_Assignment_:
The job is to find each line of the records below that includes the word "getElementsByTagName" and copy it.

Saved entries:
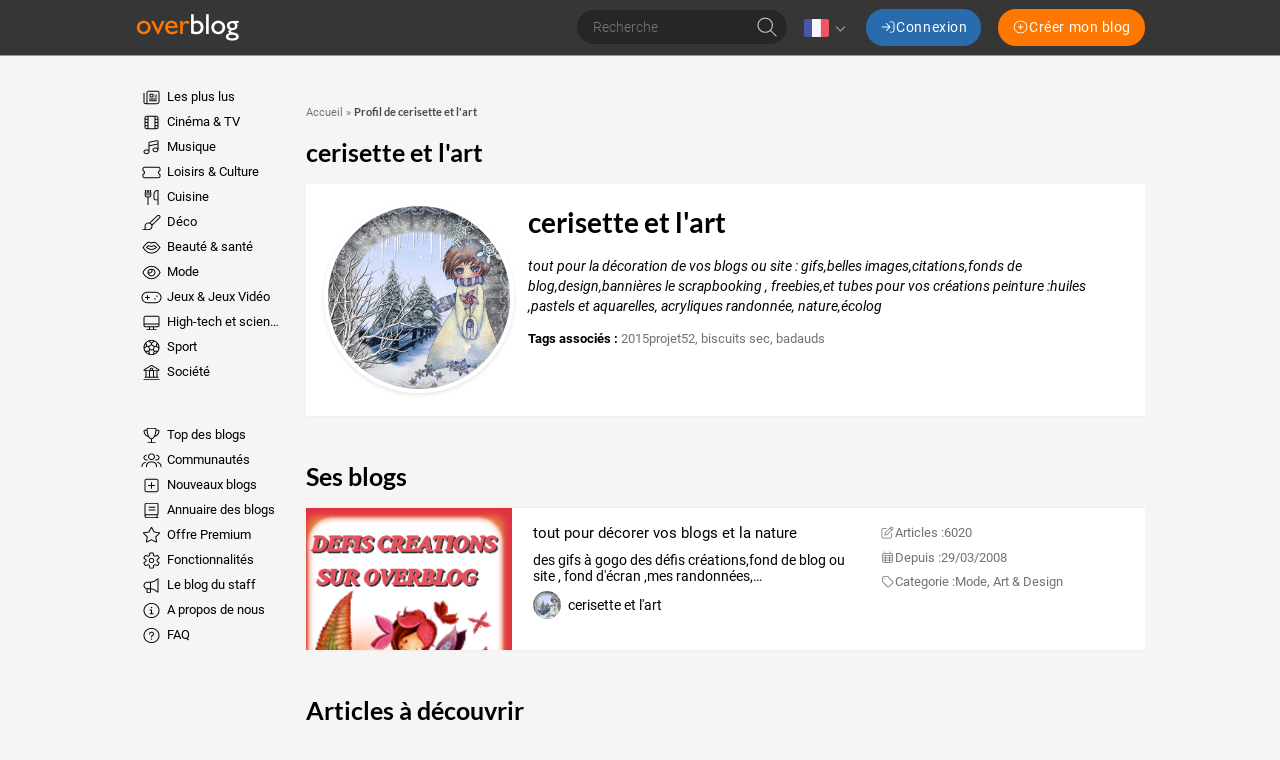

--- FILE ---
content_type: application/javascript
request_url: https://www.over-blog.com/didomi.js
body_size: 4499
content:
window.gdprAppliesGlobally=true;(function(){function a(e){if(!window.frames[e]){if(document.body&&document.body.firstChild){var t=document.body;var n=document.createElement("iframe");n.style.display="none";n.name=e;n.title=e;t.insertBefore(n,t.firstChild)}
else{setTimeout(function(){a(e)},5)}}}function e(n,r,o,c,s){function e(e,t,n,a){if(typeof n!=="function"){return}if(!window[r]){window[r]=[]}var i=false;if(s){i=s(e,t,n)}if(!i){window[r].push({command:e,parameter:t,callback:n,version:a})}}e.stub=true;function t(a){if(!window[n]||window[n].stub!==true){return}if(!a.data){return}
  var i=typeof a.data==="string";var e;try{e=i?JSON.parse(a.data):a.data}catch(t){return}if(e[o]){var r=e[o];window[n](r.command,r.parameter,function(e,t){var n={};n[c]={returnValue:e,success:t,callId:r.callId};a.source.postMessage(i?JSON.stringify(n):n,"*")},r.version)}}
  if(typeof window[n]!=="function"){window[n]=e;if(window.addEventListener){window.addEventListener("message",t,false)}else{window.attachEvent("onmessage",t)}}}e("__tcfapi","__tcfapiBuffer","__tcfapiCall","__tcfapiReturn");a("__tcfapiLocator");(function(e,tgt){
  var t=document.createElement("script");t.id="spcloader";t.type="text/javascript";t.async=true;t.src="https://sdk.privacy-center.org/"+e+"/loader.js?target_type=notice&target="+tgt;t.charset="utf-8";var n=document.getElementsByTagName("script")[0];n.parentNode.insertBefore(t,n)})("e23a01f6-a508-4e71-8f50-c1a9cae7c0d0", "3FCZAAB8")})();
<!-- DIDOMI CPM TAG ENDS -->


dataLayer = [{
  'source'   : 'OVERBLOG_PORTAL',
}];

window.hasGABeenLoaded = false;

var s = document.createElement("script");
s.async = true;
s.src = "https://cdn.lib.getjad.io/library/6783/overblogkiwi";
s.setAttribute('importance', 'high');
s.onload = function(){
  };
var g = document.getElementsByTagName("head")[0];
g.parentNode.insertBefore(s, g);

// targeting
var jadTargeting = {};
var noTargetingKeys = ['slots'];
for (var k in dataLayer[0]) {
    if (noTargetingKeys.indexOf(k) === -1) {
        if (typeof dataLayer[0][k] === 'string') {
            jadTargeting[k] = [dataLayer[0][k]];
        } else if (Array.isArray(dataLayer[0][k])) {
            jadTargeting[k] = dataLayer[0][k];
        } else {
            // unknow type
        }
    }
}

jadElementsMapping = {
    "adsense-before-page": "adsense-before-page",
    footer: "cod-adsense-bottom",
    footer_2: "adsense-list-cod",
    footer_3: "mobile-footer",
    header: "user-728",
    header_2: "mobile-header",
    mtf_leaderboard: "mag-728-90",
    mtf_leaderboard_2: "adsense-home",
    mtf_leaderboard_3: "PUB 728x90",
    mtf_leaderboard_4: "blog-directory-728",
    mtf_leaderboard_5: "md-atf-728-90",
    rectangle_atf: "cod-adsense-top",
    rectangle_atf_2: "sidebar-atf-300-600",
    rectangle_atf_3: "sidebar-mtf-300-250",
    rectangle_mtf: "autopromo-300-250",
    rectangle_btf: "md-btf-300-600",
    };

window.jad = window.jad || {};
jad.cmd = jad.cmd || [];

jad.cmd.push(function() {
  jad.public.setConfig({
      debug: false,
      page: '/6783/OverBlogKiwi/portail',
      targeting: jadTargeting,
            interstitialOnFirstPageEnabled: false,
            prebidTargeting: jadTargeting,
      elementsMapping: jadElementsMapping,
            cmp: {
          name: 'didomi',
          siteId: 'e23a01f6-a508-4e71-8f50-c1a9cae7c0d0',
          noticeId: '3FCZAAB8',
          paywall: {
              clientId: 'AVvF60FpOZcS6UoBe6sf8isBLYwzuLgMQCnNdE-FvpoW_OhR8P6zERqhyuIBGPOxqrTHKxv7QxsXnfck',
              planId: 'P-1PX20425XC513033RMBQZVRI',
                            tosUrl: 'https://www.over-blog.com/terms-of-sale',
              touUrl: 'https://www.over-blog.com/terms-of-use',
              privacyUrl: 'https://www.over-blog.com/privacy-policy'
                        },
          includeCmp: false
      }
  });
  jad.public.loadPositions();
  jad.public.displayPositions();
})

window.didomiOnReady = window.didomiOnReady || [];
window.didomiOnReady.push(function (Didomi) {
  function getDidomiConsent(didomiId){
    var consents = false;
    if (Didomi.isConsentRequired()) {
      consents = Didomi.getUserConsentStatusForVendor(didomiId);
    } else {
      consents = true;
    }
    return consents;
  }

  function checkAndLoadGA() {
    var hasGADidomiConsent = getDidomiConsent("google") && getDidomiConsent("c:googleana-XMqagawa");
    if (!window.hasGABeenLoaded && hasGADidomiConsent) {
      loadGA(hasGADidomiConsent);
      window.hasGABeenLoaded = true;
    }
  }

  checkAndLoadGA();

  Didomi.on('consent.changed', function() {
    checkAndLoadGA();
  });

  });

_Output of the task_:
  var t=document.createElement("script");t.id="spcloader";t.type="text/javascript";t.async=true;t.src="https://sdk.privacy-center.org/"+e+"/loader.js?target_type=notice&target="+tgt;t.charset="utf-8";var n=document.getElementsByTagName("script")[0];n.parentNode.insertBefore(t,n)})("e23a01f6-a508-4e71-8f50-c1a9cae7c0d0", "3FCZAAB8")})();
var g = document.getElementsByTagName("head")[0];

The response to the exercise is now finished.